One of the downsides of spending a lot of time scouring auction results is that the excitement born out of outrageous hammer prices begins to wane.
The more you understand about how markets are influenced — and the more data you process that validates or disqualifies any assumptions you may have about those markets — the less likely it is that you’ll be surprised by “unexpected” results.
Here at ACC, we do the heavy lifting to make sure surprises are justifications, not contradictions. Every now and then, however, even we get caught picking our chins up off the floor.
Perfect storm
Editor Pickering knows that I have a soft spot for both K5 Blazers and the Ringbrothers, a Wisconsin-based duo who I believe build some of the most interesting and thoughtful custom muscle cars and hot rods in the country. So when a K5 built by Mike and Jim popped up on Bring a Trailer in April, he was quick to let me know. Over the following few days, we watched the online bid on Lot 30593 go from strong, to too much, to absolutely out of sight. When the auction closed, I could not believe what I had just witnessed.
I’ve written at length about classic 4x4s over the past year or two, including in last issue’s column, but nothing I’d seen or written about prepared me for this result. Watching a lightly modified first-gen K5 Blazer sell publicly for $300,000 felt a lot like a hundred-year storm packing Category 5 hurricane winds ripping through the market.
The more I thought about it, the more the storm analogy began to make sense.
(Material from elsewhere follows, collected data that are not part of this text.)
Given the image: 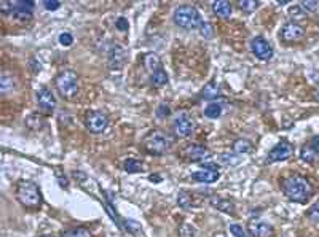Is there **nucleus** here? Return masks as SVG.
<instances>
[{"instance_id":"nucleus-1","label":"nucleus","mask_w":319,"mask_h":237,"mask_svg":"<svg viewBox=\"0 0 319 237\" xmlns=\"http://www.w3.org/2000/svg\"><path fill=\"white\" fill-rule=\"evenodd\" d=\"M281 188L289 201L298 202V204H305L315 193L313 185L302 175H289L283 180Z\"/></svg>"},{"instance_id":"nucleus-2","label":"nucleus","mask_w":319,"mask_h":237,"mask_svg":"<svg viewBox=\"0 0 319 237\" xmlns=\"http://www.w3.org/2000/svg\"><path fill=\"white\" fill-rule=\"evenodd\" d=\"M174 23L182 29L187 30H195L201 29L205 21H203L201 13L192 5H180L174 11Z\"/></svg>"},{"instance_id":"nucleus-3","label":"nucleus","mask_w":319,"mask_h":237,"mask_svg":"<svg viewBox=\"0 0 319 237\" xmlns=\"http://www.w3.org/2000/svg\"><path fill=\"white\" fill-rule=\"evenodd\" d=\"M16 198L26 208H40L42 206V194L38 186L29 180H21L16 186Z\"/></svg>"},{"instance_id":"nucleus-4","label":"nucleus","mask_w":319,"mask_h":237,"mask_svg":"<svg viewBox=\"0 0 319 237\" xmlns=\"http://www.w3.org/2000/svg\"><path fill=\"white\" fill-rule=\"evenodd\" d=\"M56 89L61 94V97L64 99H72L77 96L78 92V75L73 70H64L54 80Z\"/></svg>"},{"instance_id":"nucleus-5","label":"nucleus","mask_w":319,"mask_h":237,"mask_svg":"<svg viewBox=\"0 0 319 237\" xmlns=\"http://www.w3.org/2000/svg\"><path fill=\"white\" fill-rule=\"evenodd\" d=\"M173 145V139L163 131H152L145 137V150L150 154H165Z\"/></svg>"},{"instance_id":"nucleus-6","label":"nucleus","mask_w":319,"mask_h":237,"mask_svg":"<svg viewBox=\"0 0 319 237\" xmlns=\"http://www.w3.org/2000/svg\"><path fill=\"white\" fill-rule=\"evenodd\" d=\"M281 38L287 43H297L305 37V29L297 23H287L283 26V29L280 32Z\"/></svg>"},{"instance_id":"nucleus-7","label":"nucleus","mask_w":319,"mask_h":237,"mask_svg":"<svg viewBox=\"0 0 319 237\" xmlns=\"http://www.w3.org/2000/svg\"><path fill=\"white\" fill-rule=\"evenodd\" d=\"M86 127H88V131L93 132V134H101V132H104L107 129V124H108V119L104 113H101V112H91V113H88V117H86Z\"/></svg>"},{"instance_id":"nucleus-8","label":"nucleus","mask_w":319,"mask_h":237,"mask_svg":"<svg viewBox=\"0 0 319 237\" xmlns=\"http://www.w3.org/2000/svg\"><path fill=\"white\" fill-rule=\"evenodd\" d=\"M250 50H252L254 56L260 60H268L273 56V48H271V45L262 37H255L252 42H250Z\"/></svg>"},{"instance_id":"nucleus-9","label":"nucleus","mask_w":319,"mask_h":237,"mask_svg":"<svg viewBox=\"0 0 319 237\" xmlns=\"http://www.w3.org/2000/svg\"><path fill=\"white\" fill-rule=\"evenodd\" d=\"M182 153H184V156L192 162H203L206 158L211 156V151H209L205 145H195V144L187 145L184 150H182Z\"/></svg>"},{"instance_id":"nucleus-10","label":"nucleus","mask_w":319,"mask_h":237,"mask_svg":"<svg viewBox=\"0 0 319 237\" xmlns=\"http://www.w3.org/2000/svg\"><path fill=\"white\" fill-rule=\"evenodd\" d=\"M292 153H294V147L292 144H289L287 140H281L280 144H278L273 150L270 151L268 154V159L270 161H287L290 156H292Z\"/></svg>"},{"instance_id":"nucleus-11","label":"nucleus","mask_w":319,"mask_h":237,"mask_svg":"<svg viewBox=\"0 0 319 237\" xmlns=\"http://www.w3.org/2000/svg\"><path fill=\"white\" fill-rule=\"evenodd\" d=\"M174 127L177 135H180V137H188V135H192L195 129V123L187 113H180L174 119Z\"/></svg>"},{"instance_id":"nucleus-12","label":"nucleus","mask_w":319,"mask_h":237,"mask_svg":"<svg viewBox=\"0 0 319 237\" xmlns=\"http://www.w3.org/2000/svg\"><path fill=\"white\" fill-rule=\"evenodd\" d=\"M11 13L18 19L27 21L34 15V2L31 0H19V2H11Z\"/></svg>"},{"instance_id":"nucleus-13","label":"nucleus","mask_w":319,"mask_h":237,"mask_svg":"<svg viewBox=\"0 0 319 237\" xmlns=\"http://www.w3.org/2000/svg\"><path fill=\"white\" fill-rule=\"evenodd\" d=\"M37 102H38V107L40 110L43 113H53L54 107H56V100H54L53 94L50 89H46V88H40L37 91Z\"/></svg>"},{"instance_id":"nucleus-14","label":"nucleus","mask_w":319,"mask_h":237,"mask_svg":"<svg viewBox=\"0 0 319 237\" xmlns=\"http://www.w3.org/2000/svg\"><path fill=\"white\" fill-rule=\"evenodd\" d=\"M249 233L254 237H271L275 234V229L268 223L262 220H250L249 221Z\"/></svg>"},{"instance_id":"nucleus-15","label":"nucleus","mask_w":319,"mask_h":237,"mask_svg":"<svg viewBox=\"0 0 319 237\" xmlns=\"http://www.w3.org/2000/svg\"><path fill=\"white\" fill-rule=\"evenodd\" d=\"M126 60V51L123 46L120 45H113L108 53V62L113 67V69H121Z\"/></svg>"},{"instance_id":"nucleus-16","label":"nucleus","mask_w":319,"mask_h":237,"mask_svg":"<svg viewBox=\"0 0 319 237\" xmlns=\"http://www.w3.org/2000/svg\"><path fill=\"white\" fill-rule=\"evenodd\" d=\"M192 178L195 181H200V183H214L219 178V171H208V169H203L192 174Z\"/></svg>"},{"instance_id":"nucleus-17","label":"nucleus","mask_w":319,"mask_h":237,"mask_svg":"<svg viewBox=\"0 0 319 237\" xmlns=\"http://www.w3.org/2000/svg\"><path fill=\"white\" fill-rule=\"evenodd\" d=\"M209 202H211V206H214L215 208H219L220 212L233 213V204H232V202H230V201L220 198V196L211 194V196H209Z\"/></svg>"},{"instance_id":"nucleus-18","label":"nucleus","mask_w":319,"mask_h":237,"mask_svg":"<svg viewBox=\"0 0 319 237\" xmlns=\"http://www.w3.org/2000/svg\"><path fill=\"white\" fill-rule=\"evenodd\" d=\"M213 10L219 18L227 19L232 15V5L227 0H217V2H213Z\"/></svg>"},{"instance_id":"nucleus-19","label":"nucleus","mask_w":319,"mask_h":237,"mask_svg":"<svg viewBox=\"0 0 319 237\" xmlns=\"http://www.w3.org/2000/svg\"><path fill=\"white\" fill-rule=\"evenodd\" d=\"M232 150L235 154H244V153L254 151V145H252V142L248 140V139H238V140L233 142Z\"/></svg>"},{"instance_id":"nucleus-20","label":"nucleus","mask_w":319,"mask_h":237,"mask_svg":"<svg viewBox=\"0 0 319 237\" xmlns=\"http://www.w3.org/2000/svg\"><path fill=\"white\" fill-rule=\"evenodd\" d=\"M144 62H145V69L150 72V73H155L157 70L161 69V62H160V58L157 54L153 53H148L147 56L144 58Z\"/></svg>"},{"instance_id":"nucleus-21","label":"nucleus","mask_w":319,"mask_h":237,"mask_svg":"<svg viewBox=\"0 0 319 237\" xmlns=\"http://www.w3.org/2000/svg\"><path fill=\"white\" fill-rule=\"evenodd\" d=\"M201 96L203 99H208V100H214L215 97H219L220 96V89H219V86H217L214 81L213 83H208L205 86V89L201 91Z\"/></svg>"},{"instance_id":"nucleus-22","label":"nucleus","mask_w":319,"mask_h":237,"mask_svg":"<svg viewBox=\"0 0 319 237\" xmlns=\"http://www.w3.org/2000/svg\"><path fill=\"white\" fill-rule=\"evenodd\" d=\"M123 167H125V171L128 172V174H139V172H142L144 171V164H142V161H139V159H126L125 161V164H123Z\"/></svg>"},{"instance_id":"nucleus-23","label":"nucleus","mask_w":319,"mask_h":237,"mask_svg":"<svg viewBox=\"0 0 319 237\" xmlns=\"http://www.w3.org/2000/svg\"><path fill=\"white\" fill-rule=\"evenodd\" d=\"M300 158L305 161V162H308V164H313V162L318 161V153L311 148V145H305L302 150H300Z\"/></svg>"},{"instance_id":"nucleus-24","label":"nucleus","mask_w":319,"mask_h":237,"mask_svg":"<svg viewBox=\"0 0 319 237\" xmlns=\"http://www.w3.org/2000/svg\"><path fill=\"white\" fill-rule=\"evenodd\" d=\"M150 81H152V85L157 86V88L158 86H165L168 83V73L163 70V69H160V70H157L155 73H152Z\"/></svg>"},{"instance_id":"nucleus-25","label":"nucleus","mask_w":319,"mask_h":237,"mask_svg":"<svg viewBox=\"0 0 319 237\" xmlns=\"http://www.w3.org/2000/svg\"><path fill=\"white\" fill-rule=\"evenodd\" d=\"M205 115L211 119H217L222 115V107L219 104H209L205 110Z\"/></svg>"},{"instance_id":"nucleus-26","label":"nucleus","mask_w":319,"mask_h":237,"mask_svg":"<svg viewBox=\"0 0 319 237\" xmlns=\"http://www.w3.org/2000/svg\"><path fill=\"white\" fill-rule=\"evenodd\" d=\"M289 18L294 19V21H300V19L307 18V11H305L300 5H295L289 10Z\"/></svg>"},{"instance_id":"nucleus-27","label":"nucleus","mask_w":319,"mask_h":237,"mask_svg":"<svg viewBox=\"0 0 319 237\" xmlns=\"http://www.w3.org/2000/svg\"><path fill=\"white\" fill-rule=\"evenodd\" d=\"M238 8H241L244 13H252L255 8H259V2H255V0H240Z\"/></svg>"},{"instance_id":"nucleus-28","label":"nucleus","mask_w":319,"mask_h":237,"mask_svg":"<svg viewBox=\"0 0 319 237\" xmlns=\"http://www.w3.org/2000/svg\"><path fill=\"white\" fill-rule=\"evenodd\" d=\"M26 124L31 127V129H40L42 127V118L37 113H31L26 119Z\"/></svg>"},{"instance_id":"nucleus-29","label":"nucleus","mask_w":319,"mask_h":237,"mask_svg":"<svg viewBox=\"0 0 319 237\" xmlns=\"http://www.w3.org/2000/svg\"><path fill=\"white\" fill-rule=\"evenodd\" d=\"M63 237H93V236L86 228H75V229H71V231L64 233Z\"/></svg>"},{"instance_id":"nucleus-30","label":"nucleus","mask_w":319,"mask_h":237,"mask_svg":"<svg viewBox=\"0 0 319 237\" xmlns=\"http://www.w3.org/2000/svg\"><path fill=\"white\" fill-rule=\"evenodd\" d=\"M177 202H179V206L182 208H190V207H192V198H190V194L187 191H180L179 193Z\"/></svg>"},{"instance_id":"nucleus-31","label":"nucleus","mask_w":319,"mask_h":237,"mask_svg":"<svg viewBox=\"0 0 319 237\" xmlns=\"http://www.w3.org/2000/svg\"><path fill=\"white\" fill-rule=\"evenodd\" d=\"M13 89V83H11V78L8 75L2 73V94L5 96L6 92H10Z\"/></svg>"},{"instance_id":"nucleus-32","label":"nucleus","mask_w":319,"mask_h":237,"mask_svg":"<svg viewBox=\"0 0 319 237\" xmlns=\"http://www.w3.org/2000/svg\"><path fill=\"white\" fill-rule=\"evenodd\" d=\"M307 215H308V218H310L311 221L319 223V202H316V204L310 208Z\"/></svg>"},{"instance_id":"nucleus-33","label":"nucleus","mask_w":319,"mask_h":237,"mask_svg":"<svg viewBox=\"0 0 319 237\" xmlns=\"http://www.w3.org/2000/svg\"><path fill=\"white\" fill-rule=\"evenodd\" d=\"M59 43L63 45V46H71L73 43V37L71 35L69 32H63L59 35Z\"/></svg>"},{"instance_id":"nucleus-34","label":"nucleus","mask_w":319,"mask_h":237,"mask_svg":"<svg viewBox=\"0 0 319 237\" xmlns=\"http://www.w3.org/2000/svg\"><path fill=\"white\" fill-rule=\"evenodd\" d=\"M230 231H232V234L235 236V237H249L248 234H246V231L240 226V225H236V223H233L232 226H230Z\"/></svg>"},{"instance_id":"nucleus-35","label":"nucleus","mask_w":319,"mask_h":237,"mask_svg":"<svg viewBox=\"0 0 319 237\" xmlns=\"http://www.w3.org/2000/svg\"><path fill=\"white\" fill-rule=\"evenodd\" d=\"M193 228L188 225H182L179 228V237H193Z\"/></svg>"},{"instance_id":"nucleus-36","label":"nucleus","mask_w":319,"mask_h":237,"mask_svg":"<svg viewBox=\"0 0 319 237\" xmlns=\"http://www.w3.org/2000/svg\"><path fill=\"white\" fill-rule=\"evenodd\" d=\"M200 32H201V35L205 37V38H213V26L209 24V23H205L203 24V27L200 29Z\"/></svg>"},{"instance_id":"nucleus-37","label":"nucleus","mask_w":319,"mask_h":237,"mask_svg":"<svg viewBox=\"0 0 319 237\" xmlns=\"http://www.w3.org/2000/svg\"><path fill=\"white\" fill-rule=\"evenodd\" d=\"M115 26H117V29L121 30V32H126L128 27H130V24H128V19H126V18H118L117 23H115Z\"/></svg>"},{"instance_id":"nucleus-38","label":"nucleus","mask_w":319,"mask_h":237,"mask_svg":"<svg viewBox=\"0 0 319 237\" xmlns=\"http://www.w3.org/2000/svg\"><path fill=\"white\" fill-rule=\"evenodd\" d=\"M222 161H225L228 166H236V162H240V159L236 158V154H225V156H222Z\"/></svg>"},{"instance_id":"nucleus-39","label":"nucleus","mask_w":319,"mask_h":237,"mask_svg":"<svg viewBox=\"0 0 319 237\" xmlns=\"http://www.w3.org/2000/svg\"><path fill=\"white\" fill-rule=\"evenodd\" d=\"M169 113H171V112H169V108H168L165 104L160 105V107L157 108V117H158V118H166Z\"/></svg>"},{"instance_id":"nucleus-40","label":"nucleus","mask_w":319,"mask_h":237,"mask_svg":"<svg viewBox=\"0 0 319 237\" xmlns=\"http://www.w3.org/2000/svg\"><path fill=\"white\" fill-rule=\"evenodd\" d=\"M43 6H45L46 10L54 11V10H58V8H59L61 3H59V2H51V0H45V2H43Z\"/></svg>"},{"instance_id":"nucleus-41","label":"nucleus","mask_w":319,"mask_h":237,"mask_svg":"<svg viewBox=\"0 0 319 237\" xmlns=\"http://www.w3.org/2000/svg\"><path fill=\"white\" fill-rule=\"evenodd\" d=\"M302 8H307V10H315L318 6V2H310V0H305V2L300 3Z\"/></svg>"},{"instance_id":"nucleus-42","label":"nucleus","mask_w":319,"mask_h":237,"mask_svg":"<svg viewBox=\"0 0 319 237\" xmlns=\"http://www.w3.org/2000/svg\"><path fill=\"white\" fill-rule=\"evenodd\" d=\"M125 225H126L128 228H130V231H131V233L139 231V228H141V226L138 225V223H133L131 220H126V221H125Z\"/></svg>"},{"instance_id":"nucleus-43","label":"nucleus","mask_w":319,"mask_h":237,"mask_svg":"<svg viewBox=\"0 0 319 237\" xmlns=\"http://www.w3.org/2000/svg\"><path fill=\"white\" fill-rule=\"evenodd\" d=\"M311 148H313V150L318 153V156H319V135H316V137H313L311 139Z\"/></svg>"},{"instance_id":"nucleus-44","label":"nucleus","mask_w":319,"mask_h":237,"mask_svg":"<svg viewBox=\"0 0 319 237\" xmlns=\"http://www.w3.org/2000/svg\"><path fill=\"white\" fill-rule=\"evenodd\" d=\"M201 167L208 169V171H217V169H219L215 164H213V162H201Z\"/></svg>"},{"instance_id":"nucleus-45","label":"nucleus","mask_w":319,"mask_h":237,"mask_svg":"<svg viewBox=\"0 0 319 237\" xmlns=\"http://www.w3.org/2000/svg\"><path fill=\"white\" fill-rule=\"evenodd\" d=\"M58 180H59V183H61V186H63V188H66V186H67V180H66L64 175H59V178H58Z\"/></svg>"},{"instance_id":"nucleus-46","label":"nucleus","mask_w":319,"mask_h":237,"mask_svg":"<svg viewBox=\"0 0 319 237\" xmlns=\"http://www.w3.org/2000/svg\"><path fill=\"white\" fill-rule=\"evenodd\" d=\"M150 180L155 181V183H158V181H161V177H160V175H155L153 174V175H150Z\"/></svg>"},{"instance_id":"nucleus-47","label":"nucleus","mask_w":319,"mask_h":237,"mask_svg":"<svg viewBox=\"0 0 319 237\" xmlns=\"http://www.w3.org/2000/svg\"><path fill=\"white\" fill-rule=\"evenodd\" d=\"M313 97H315L316 102H319V88H316V91H315V94H313Z\"/></svg>"},{"instance_id":"nucleus-48","label":"nucleus","mask_w":319,"mask_h":237,"mask_svg":"<svg viewBox=\"0 0 319 237\" xmlns=\"http://www.w3.org/2000/svg\"><path fill=\"white\" fill-rule=\"evenodd\" d=\"M40 237H53V236H40Z\"/></svg>"}]
</instances>
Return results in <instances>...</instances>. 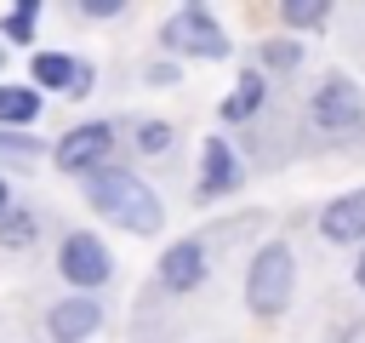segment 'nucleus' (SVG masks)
Segmentation results:
<instances>
[{
    "mask_svg": "<svg viewBox=\"0 0 365 343\" xmlns=\"http://www.w3.org/2000/svg\"><path fill=\"white\" fill-rule=\"evenodd\" d=\"M279 11H285V23H297V29H319V23L331 17L325 6H297V0H291V6H279Z\"/></svg>",
    "mask_w": 365,
    "mask_h": 343,
    "instance_id": "nucleus-16",
    "label": "nucleus"
},
{
    "mask_svg": "<svg viewBox=\"0 0 365 343\" xmlns=\"http://www.w3.org/2000/svg\"><path fill=\"white\" fill-rule=\"evenodd\" d=\"M97 320H103V309H97L91 297H68V303L51 309V337H57V343H80V337L97 332Z\"/></svg>",
    "mask_w": 365,
    "mask_h": 343,
    "instance_id": "nucleus-11",
    "label": "nucleus"
},
{
    "mask_svg": "<svg viewBox=\"0 0 365 343\" xmlns=\"http://www.w3.org/2000/svg\"><path fill=\"white\" fill-rule=\"evenodd\" d=\"M34 17H40V6H11V11H6V34H11V40H29V34H34Z\"/></svg>",
    "mask_w": 365,
    "mask_h": 343,
    "instance_id": "nucleus-14",
    "label": "nucleus"
},
{
    "mask_svg": "<svg viewBox=\"0 0 365 343\" xmlns=\"http://www.w3.org/2000/svg\"><path fill=\"white\" fill-rule=\"evenodd\" d=\"M160 40H165L171 51H182V57H228V40H222L217 17H205L200 6H182V11L165 23Z\"/></svg>",
    "mask_w": 365,
    "mask_h": 343,
    "instance_id": "nucleus-3",
    "label": "nucleus"
},
{
    "mask_svg": "<svg viewBox=\"0 0 365 343\" xmlns=\"http://www.w3.org/2000/svg\"><path fill=\"white\" fill-rule=\"evenodd\" d=\"M359 286H365V257H359Z\"/></svg>",
    "mask_w": 365,
    "mask_h": 343,
    "instance_id": "nucleus-20",
    "label": "nucleus"
},
{
    "mask_svg": "<svg viewBox=\"0 0 365 343\" xmlns=\"http://www.w3.org/2000/svg\"><path fill=\"white\" fill-rule=\"evenodd\" d=\"M268 63H279V69L297 63V46H268Z\"/></svg>",
    "mask_w": 365,
    "mask_h": 343,
    "instance_id": "nucleus-19",
    "label": "nucleus"
},
{
    "mask_svg": "<svg viewBox=\"0 0 365 343\" xmlns=\"http://www.w3.org/2000/svg\"><path fill=\"white\" fill-rule=\"evenodd\" d=\"M34 86H51V91H68V97H86V91H91V69H86L80 57L40 51V57H34Z\"/></svg>",
    "mask_w": 365,
    "mask_h": 343,
    "instance_id": "nucleus-7",
    "label": "nucleus"
},
{
    "mask_svg": "<svg viewBox=\"0 0 365 343\" xmlns=\"http://www.w3.org/2000/svg\"><path fill=\"white\" fill-rule=\"evenodd\" d=\"M257 109H262V80H257V74H245V80H240V91L222 103V120H245V114H257Z\"/></svg>",
    "mask_w": 365,
    "mask_h": 343,
    "instance_id": "nucleus-13",
    "label": "nucleus"
},
{
    "mask_svg": "<svg viewBox=\"0 0 365 343\" xmlns=\"http://www.w3.org/2000/svg\"><path fill=\"white\" fill-rule=\"evenodd\" d=\"M40 114V91L34 86H0V120L6 126H29Z\"/></svg>",
    "mask_w": 365,
    "mask_h": 343,
    "instance_id": "nucleus-12",
    "label": "nucleus"
},
{
    "mask_svg": "<svg viewBox=\"0 0 365 343\" xmlns=\"http://www.w3.org/2000/svg\"><path fill=\"white\" fill-rule=\"evenodd\" d=\"M0 240H6V246H29V240H34V217H29V212H11L6 229H0Z\"/></svg>",
    "mask_w": 365,
    "mask_h": 343,
    "instance_id": "nucleus-15",
    "label": "nucleus"
},
{
    "mask_svg": "<svg viewBox=\"0 0 365 343\" xmlns=\"http://www.w3.org/2000/svg\"><path fill=\"white\" fill-rule=\"evenodd\" d=\"M160 280H165L171 292L200 286V280H205V252H200V240H177V246L160 257Z\"/></svg>",
    "mask_w": 365,
    "mask_h": 343,
    "instance_id": "nucleus-9",
    "label": "nucleus"
},
{
    "mask_svg": "<svg viewBox=\"0 0 365 343\" xmlns=\"http://www.w3.org/2000/svg\"><path fill=\"white\" fill-rule=\"evenodd\" d=\"M228 189H240V160L228 154L222 137H205V149H200V200L228 194Z\"/></svg>",
    "mask_w": 365,
    "mask_h": 343,
    "instance_id": "nucleus-8",
    "label": "nucleus"
},
{
    "mask_svg": "<svg viewBox=\"0 0 365 343\" xmlns=\"http://www.w3.org/2000/svg\"><path fill=\"white\" fill-rule=\"evenodd\" d=\"M0 212H6V183H0Z\"/></svg>",
    "mask_w": 365,
    "mask_h": 343,
    "instance_id": "nucleus-21",
    "label": "nucleus"
},
{
    "mask_svg": "<svg viewBox=\"0 0 365 343\" xmlns=\"http://www.w3.org/2000/svg\"><path fill=\"white\" fill-rule=\"evenodd\" d=\"M359 114H365L359 86L342 80V74H331V80L319 86V97H314V120H319L325 131H348V126H359Z\"/></svg>",
    "mask_w": 365,
    "mask_h": 343,
    "instance_id": "nucleus-5",
    "label": "nucleus"
},
{
    "mask_svg": "<svg viewBox=\"0 0 365 343\" xmlns=\"http://www.w3.org/2000/svg\"><path fill=\"white\" fill-rule=\"evenodd\" d=\"M0 154H11V160H29V154H40V143H34L29 131H11V137L0 131Z\"/></svg>",
    "mask_w": 365,
    "mask_h": 343,
    "instance_id": "nucleus-17",
    "label": "nucleus"
},
{
    "mask_svg": "<svg viewBox=\"0 0 365 343\" xmlns=\"http://www.w3.org/2000/svg\"><path fill=\"white\" fill-rule=\"evenodd\" d=\"M57 263H63V280H74V286H103L108 280V252H103L97 234H68Z\"/></svg>",
    "mask_w": 365,
    "mask_h": 343,
    "instance_id": "nucleus-6",
    "label": "nucleus"
},
{
    "mask_svg": "<svg viewBox=\"0 0 365 343\" xmlns=\"http://www.w3.org/2000/svg\"><path fill=\"white\" fill-rule=\"evenodd\" d=\"M319 229H325V240H336V246H342V240H365V189L331 200L325 217H319Z\"/></svg>",
    "mask_w": 365,
    "mask_h": 343,
    "instance_id": "nucleus-10",
    "label": "nucleus"
},
{
    "mask_svg": "<svg viewBox=\"0 0 365 343\" xmlns=\"http://www.w3.org/2000/svg\"><path fill=\"white\" fill-rule=\"evenodd\" d=\"M108 149H114V126L91 120V126H74V131L57 143V166H63V172H97V166L108 160Z\"/></svg>",
    "mask_w": 365,
    "mask_h": 343,
    "instance_id": "nucleus-4",
    "label": "nucleus"
},
{
    "mask_svg": "<svg viewBox=\"0 0 365 343\" xmlns=\"http://www.w3.org/2000/svg\"><path fill=\"white\" fill-rule=\"evenodd\" d=\"M137 143H143V149H148V154H160V149H171V126H165V120H148V126H143V137H137Z\"/></svg>",
    "mask_w": 365,
    "mask_h": 343,
    "instance_id": "nucleus-18",
    "label": "nucleus"
},
{
    "mask_svg": "<svg viewBox=\"0 0 365 343\" xmlns=\"http://www.w3.org/2000/svg\"><path fill=\"white\" fill-rule=\"evenodd\" d=\"M86 194H91V206H97L103 217H114V223H125V229H137V234H154V229H160V200H154V189H148L143 177H131V172L97 166V172L86 177Z\"/></svg>",
    "mask_w": 365,
    "mask_h": 343,
    "instance_id": "nucleus-1",
    "label": "nucleus"
},
{
    "mask_svg": "<svg viewBox=\"0 0 365 343\" xmlns=\"http://www.w3.org/2000/svg\"><path fill=\"white\" fill-rule=\"evenodd\" d=\"M291 286H297V269H291V252L274 240L251 257V274H245V303L251 314H285L291 303Z\"/></svg>",
    "mask_w": 365,
    "mask_h": 343,
    "instance_id": "nucleus-2",
    "label": "nucleus"
}]
</instances>
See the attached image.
For a hurricane to form, the conditions have to be just right. The water below the storm must be the perfect temperature, the air below the storm must be the right density, and the clouds above must form just so. Even then, hurricanes are not exactly considered rarities, and most fizzle out before ever making landfall. However, when the perfect conditions align, unpredictability precedes the storm and devastation follows.
By the time this particular Blazer sold on April 24, 2020, conditions for a market-swamping result had slowly been brewing for years. Values for first-gen K5s have done nothing but surge upward over the past five years, and, most notably, have done so in spite of many of the conventions we typically apply to high-value markets.
Buyers have been favoring customization over originality, and, for the most part, eschew anything related to provenance entirely. Top-dollar muscle cars come equipped with impeccable documentation and original equipment. Four-bys? Not so much.
Star power
The truck’s builders have been on a bit of surge themselves the past several years, and they’ve done so the hard way. They don’t star in their own reality series and they don’t build 50 cars a year, but what they do build is hard to ignore.
They put themselves on the map in the mid-2000s building cutting-edge Pro-Touring-styled Mustangs out of the back of their family-owned collision shop. Their aggressive paint schemes and ornately machined one-off tidbits aren’t for everyone, but for people like me, they check boxes we didn’t even know were on the list.
Cars like the “Reactor” ’67 Mustang, “Razor” ’69 Camaro and “Bailout” ’66 Mustang reshaped the high-end Pro-Touring game in profound ways that continue to influence today — which is another reason this Blazer sale seems so strange.
Ringbrothers built a nearly identical K5, dubbed “Seaker,” in 2018 that was unveiled to the public at the SEMA show that year. Sporting steel wheels and a sophisticated, subdued color scheme, Seaker left many of us scratching our heads and just a wee bit disappointed. Personally, I really liked the truck, but it lacked much of the signature style I had come to expect from Ringbrothers builds. Take a look at their “Adrnln” Pantera and you’ll see what I mean.
Our K5 here appears to be a second pass at Seaker, but with a ZZ motor replacing the LS3 we saw in the original. I spied “Recoil,” a Ringbrothers-built ’66 Chevelle in the background of one of the BaT garage pics, so maybe a loyal customer just had to have a Seaker of his own? Whatever the reason, why would one of Ringbrothers’ least-dramatic, least-complex and least-famous builds bring some of the biggest money any of their rides have ever seen at auction? Did the auction itself play a role?
I’d be remiss if I were to exclude the influence of the auction platform as a factor here. Bring a Trailer, which started as an enthusiast blog, has matured in delivery, presentation and clientele. In doing so, BaT has cemented itself as a legitimate auction experience.
However, out of the 30 or so K5s that have sold previously on BaT, not a single one managed to crack the $50k mark. Admittedly, none were in the same league as a Ringbrothers build, but a $250k upcharge gives me goosebumps.
A new normal?
So what about the wild-card factor? You know, the one that has us all sitting at home twiddling our thumbs and testing our relationships? Did the unforeseen upheaval of our daily lives somehow play a part here? Did we just watch a perfect storm demolish our expectations in a once-in-a-generation upheaval, or should we move the line where credible valuation lies when it comes to celebrity builders and trending markets?
The clouds are parting and the dust is settling, but it’s going to take me a while to recover from this one.
It’s hard to imagine a more perfect storm blowing this way again anytime soon, but knowing it’s possible means I’ll never be able to look out across the horizon the same way again.